Unzip a large ZIP file on Amazon S3 [closed]

Asked 21/9, 2015 at 14:28 Answered 16/11, 2020 at 7:37

I'm working at a company that processes very large CSV files. Clients upload the file to Amazon S3 via filepicker. Then multiple server processes can read the file in parallel (i.e. starting from different points) to process it and store it in a database. Optionally the clients may zip the file before uploading.

Am I correct that the ZIP format does not allow decompression of a single file in parallel? That is, there is no way to have multiple processes read the ZIP file from different offsets (maybe with some overlap between blocks) and stream uncompressed data from there?

If I am correct, then I want a way to take the ZIP file on S3 and produce an unzipped CSV, also on S3.

Does Amazon provide any services that can perform this task simply? I was hoping that Data Pipeline could do the job, but it seems to have limitations.
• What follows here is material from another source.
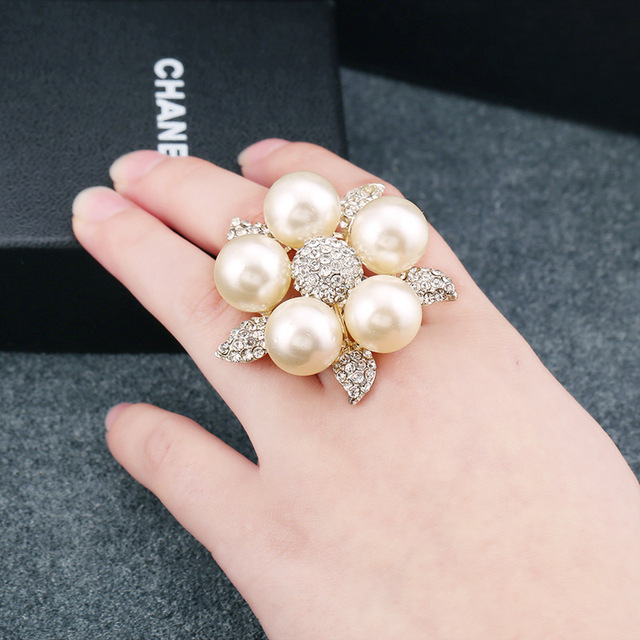 Rainbery Pearl Rings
For example "CopyActivity does not support copying multipart Amazon S3 files" (source) seems to suggest that I can't unzip anything larger than 5GB using that. My understanding of Data Pipeline is very limited so I don't know how suitable it is for this task or where I would look.
Is there any SaaS that does the job? Edit: someone answered this question with their own product https://zipit.run/, which I think was a good answer, but it was downvoted so they deleted it.

I can write code to download, unzip, and multipart upload the file back to S3, but I was hoping for an efficient, easily scalable solution. AWS Lambda would have been ideal for running the code (to avoid provisioning unneeded resources) but execution time is limited to 60 seconds. Plus the use case seems so simple and generic I expect to find an existing solution.

Shakti answered 21/9, 2015 at 14:28 Comment(7)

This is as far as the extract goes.